The fire on board vehicle carrier RoRo Fremantle Highway (IMO 9667344, see previous story) has highlighted the fact that ocean shippers of vehicles have been playing “catch-up” when it comes to ensuring satisfactory levels of safety on large vehicle carriers containing an ever increasing proportion of cars that are powered either wholly or in part by lithium-ion (li-ion) batteries.
Electric vehicle fires, when they occur, come with the side effect of the danger of thermal runaway and explosion that can be far greater than the corresponding risk with petrol-powered vehicles. Hybrids, of course, have both.
It has been generally accepted that the existing guidelines and regulations for handling hazardous materials and goods were behind the times when it came to dealing with electric vehicle fire risks.
Manufacturers have steadily been reducing the risks of a fire occurring in a li-ion car battery, and the next step will be to attempt to reduce the implications should such a fire still break out.
A first step will be comprehensive guidelines that address the unique risks associated with EV transportation. Shippers will also need to ensure proper training for their crew members in handling EVs, including firefighting techniques specific to lithium-ion battery fires, analysts have said.
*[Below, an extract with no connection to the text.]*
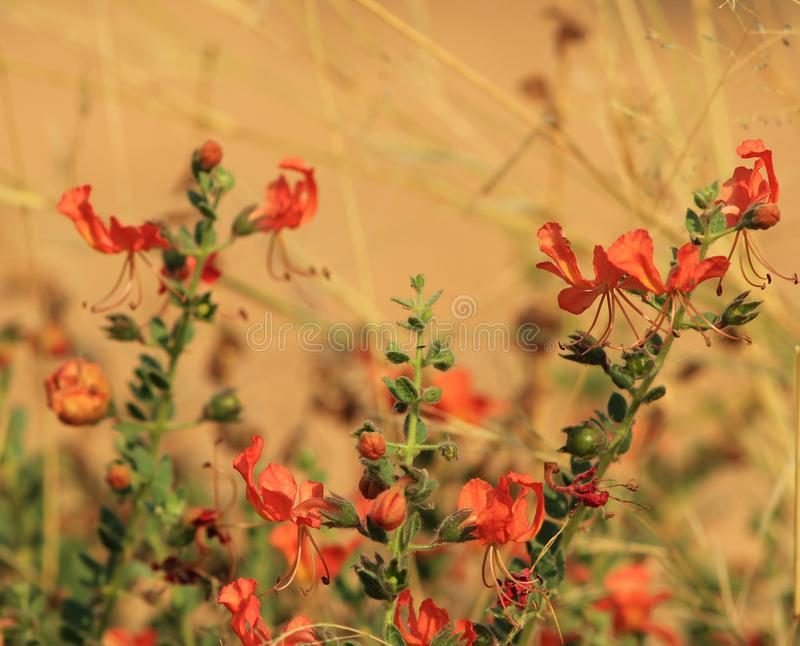 Flores, garra do gato - África vermelha imagem de stock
New regulations could require shippers to invest in adequate infrastructure that would enable crew to deal with potential EV fires during transit. These would include advanced fire suppression systems onboard, coupled with proper ventilation systems.
Insurers have, unsurprisingly, been in the vanguard when it comes to encouraging improvements in all aspects of risk when it comes to transporting EVs. No official estimates have yet been released as to the ultimate cost of the Fremantle Highway fire but, given previous examples of fires on board car carriers, an estimate of $300m to $500m total would not be ruled out of court.